Msza Św. zlot "urodzinowy" pamięci ks Andrzeja Szpaka. Kraków 2018
2018-02-07
Ze względu na słabą jakość nagrania, kazanie Marcina poniżej można przeczytać:
Dzisiejsze czytania (niektórzy się uśmiechali) są mocne i wprowadzają w życie pewne nowości. Szczególnie drugie czytanie o uzdrowieniu człowieka opętanego. Ludzie byli w szoku. Mówią: - co to jest? - nowa Nauka jakaś z Mocą, wypędza duchy nieczyste, rozkazuje im, i one są mu posłuszne. Będzie Nowy Prorok, przyjdzie coś nowego ,nowa Nauka z Mocą, nowe podejście do małżeństwa, być może szokujące dla niektórych. Ta nowość mi się skojarzyła się z tym co chcemy tu dziś zrobić, z celem w jakim tu się zgromadziliśmy.
Dziś są urodziny księdza Andrzeja Szpaka. Nie wiem czy wiemy ale urodził się się w czasie kiedy cały salezjański świat przygotowuje się do uroczystości ks. Bosko. Jest Nowenna do ks. Bosko i w tej nowennie urodził się ks. Andrzej Szpak. Św. Jan Bosko pracował we Włoszech w Turynie i był takim księdzem, który wprowadzał pewną nowość w życie Turynu. Ludzie byli w szoku widząc go. Inni księża pracowali normalnie w parafiach, zajmowali się ludźmi chodzącymi do kościoła, którzy są fajni, ładni, uczesani, bogaci, z czego można było mieć pieniądze by żyć na luzie. A ksiądz Bosko taki nie był. Był dziwakiem, który wychodził na ulice, szukał pogubionych chłopców, przestępców, ludzi z nałogami. Chciał być ich księdzem. Głosić im Dobrą Nowinę Ewangelię, dlatego inni księża wytykali go palcami - co to za ksiądz? dlaczego ty się nie zajmiesz normalnymi parafianami? - Jakieś dziwolągi, przecież dobrze skończyłeś seminarium...Chciano go wysłać by kształcił się dalej, robił doktoraty. Proponowano nawet ks. Bosko zostanie biskupem ale się nie zgodził ze względu na swoich chłopców.

**Dostarczone dane:**
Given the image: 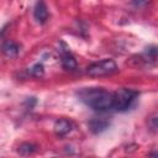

**Zadania do wykonania:**
1) W jakim mieście pracował św. Jan Bosko według kazania?
2) Przedstaw akapit kazania zaczynający się od słów „Dziś są urodziny księdza Andrzeja Szpaka” w formie krótkiej listy punktowanej, zachowując jego główne fakty.

**Rozwiązania zadań:**
1) W Turynie we Włoszech.

2)
- Dziś przypadają urodziny ks. Andrzeja Szpaka, który urodził się w czasie Nowenny do ks. Bosko, gdy świat salezjański przygotowuje się do jego uroczystości.
- Św. Jan Bosko pracował w Turynie we Włoszech i wprowadzał nowość w życie miasta, co szokowało ludzi.
- Inni księża zajmowali się zwykłymi, zamożnymi parafianami, natomiast ks. Bosko wychodził na ulice i szukał pogubionych chłopców, przestępców i ludzi z nałogami, by głosić im Ewangelię.
- Z tego powodu inni księża go krytykowali.
- Chciano go wysłać na dalsze studia i doktoraty, a nawet proponowano mu biskupstwo, lecz odmówił ze względu na swoich chłopców.